In Ready or Not, Samara Weaving cemented her place as the scream queen. This 2019 gem puts her with Adam Brody, Andie MacDowell, and a truly expansive cast of characters that slay it in this horror-comedy. Grace (Weaving) has just married into a wealthy family of board game designers and learns she must play a game to officially enter the clan. Hide and seek seems a cute option. But this game isn’t what it seems. To survive the night, she must escape the house before the eccentric rich people kill her (something to do with appeasing a wealth-granting demon). Matt Bettinelli-Olpin and Tyler Gillet, the directing pair behind this one, just wrapped shooting on Scream and though we’re worried about a post-Wes Craven landscape, this flick should instill lots of confidence.
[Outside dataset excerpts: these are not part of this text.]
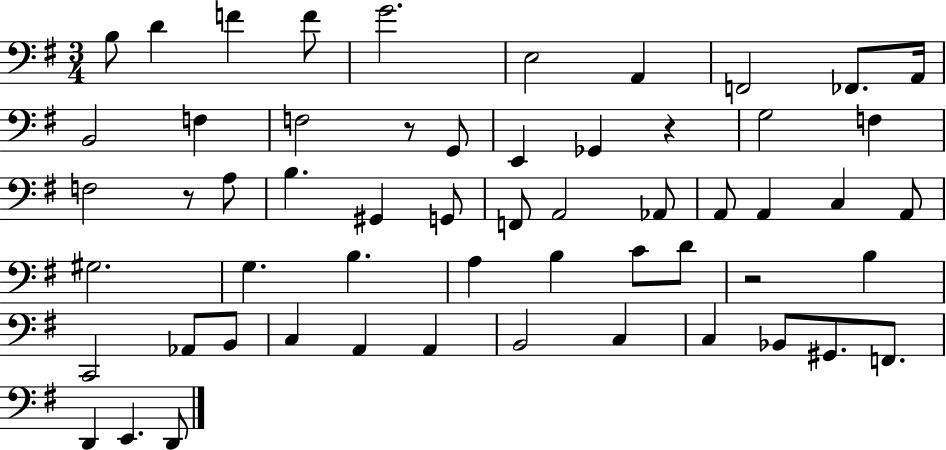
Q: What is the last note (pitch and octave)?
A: D2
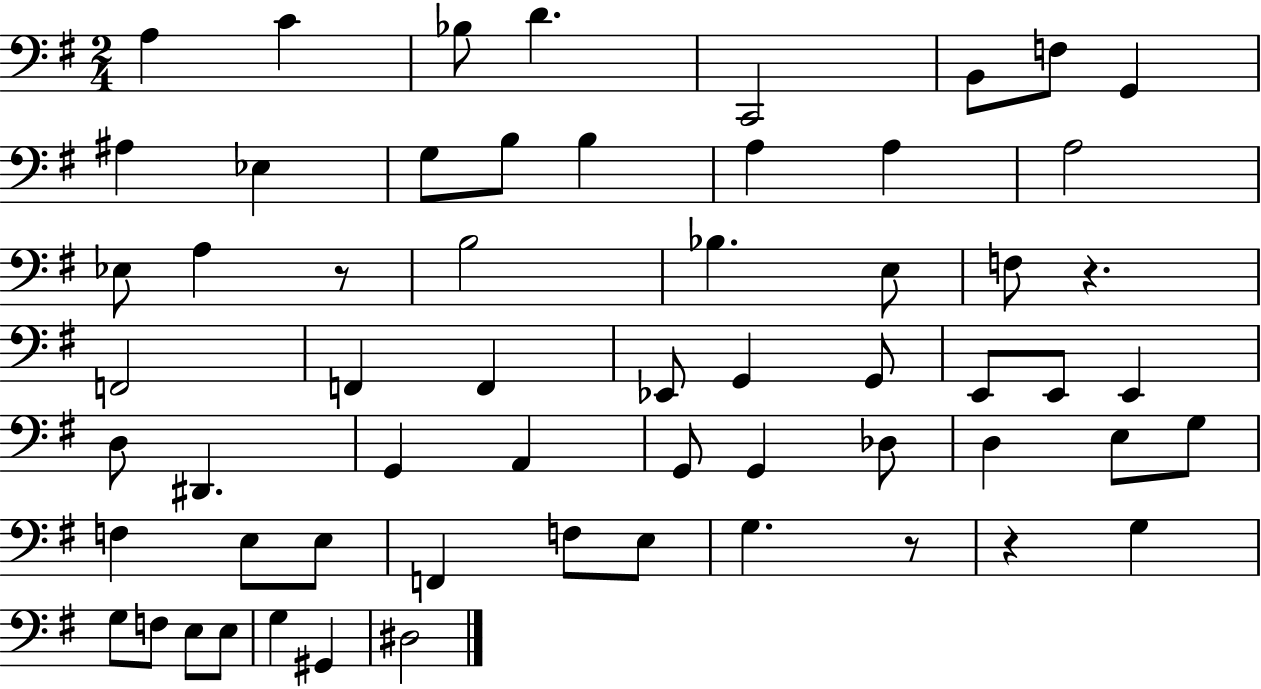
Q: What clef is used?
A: bass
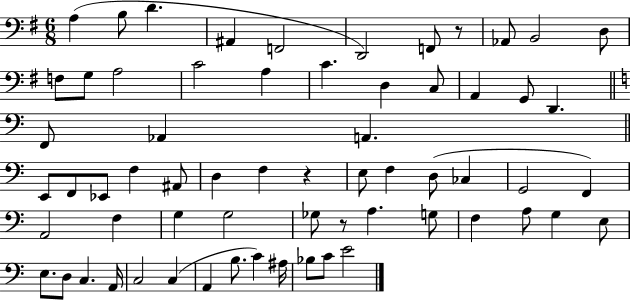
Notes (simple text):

A3/q B3/e D4/q. A#2/q F2/h D2/h F2/e R/e Ab2/e B2/h D3/e F3/e G3/e A3/h C4/h A3/q C4/q. D3/q C3/e A2/q G2/e D2/q. F2/e Ab2/q A2/q. E2/e F2/e Eb2/e F3/q A#2/e D3/q F3/q R/q E3/e F3/q D3/e CES3/q G2/h F2/q A2/h F3/q G3/q G3/h Gb3/e R/e A3/q. G3/e F3/q A3/e G3/q E3/e E3/e. D3/e C3/q. A2/s C3/h C3/q A2/q B3/e. C4/q A#3/s Bb3/e C4/e E4/h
Democracy Seems Complicated

What if you could vote on who lived or died? In Aaron Hann and Mario Miscione’s Circle fifty people must reckon with that question. A group of strangers wakes up in a room, standing on circles. At timed intervals, a random circle delivers a shock that kills whoever is on it. The group quickly realizes they can select who will be next, and they set off analyzing the value of human lives, each with their own code of ethics. Each mentally connives to try to make it out alive. Many flicks about these deadly games force humanity to face how they value different people. Circle breaks it down to the base level. Who is worth saving? I dunno, probably yourself, I figure.

Let’s Make It Last

Shinsuke Sato’s Alice in Borderland is a series based on a manga, but we’re counting it. This Japanese sci-fi-horror sends a video game enthusiast and his pals into a deadly version of Tokyo. Arisu (Kento Yamazaki) “wastes” much of his life buried in cyber-space. But when he suddenly finds himself trapped in a videogame-like version of his city, the skills garnered through his hobby are suddenly in high demand. He’s thrust into a surreal world of games-to-the-death, and he must pair his mental capability with the physical skills of his new counterparts. What’s fun about this series is that it continues to expand the world long after you think it’s gone as far as it can go. Each episode will have you biting your nails and trying to solve puzzles to help Arisu and his chums escape the game and get back home.

Feeling Suffocated?

Try Alexander Aja’s Oxygen. It’s tough to skip over Buried when putting this list together, but this high-tension-tale rings similar enough with its own twist. Like its Ryan Reynolds fronted counterpart, this French flick finds a person (Mélanie Laurent) trapped inside a box with no apparent way out. In this fresh tale, she must use only the tools discovered throughout this pod to figure out where she is and how she might escape. Brilliant problem solving and curiosity is met with gaslighting and warnings of certain death. It’s a frantic and intense tale that whizzes by while feeling like forever and will make you want to call everyone you know- not just to test that your phone still connects to real people in the outside world, but because you’ll want to tell them to watch it.

Kinda Hungry TBH

There’s virtue in tackling the strife associated with food inequality. Galder Gaztelu-Urrutia terrifying 2019 feature, The Platform forces us to face down the barrel of inequity with a simple premise; a prison made up of levels, and a platform of food that travels down them. In timed intervals, roommates are swapped and moved to different levels. Those at the top dine on a lavishly prepared buffet. Those at the bottom get the leftover scraps. No one knows how to get out, but everyone has methods of surviving. The audience is taken to task, witnessing those at the top gorge themselves while those at the bottom wither away. Goreng (Ivan Massagué) takes on the futile position that there would be enough for everyone if they each only took what they needed. It’s a nasty portrait of mankind, plus a hilarious and terrifying mystery that keeps you wondering how to escape the experiment. If only.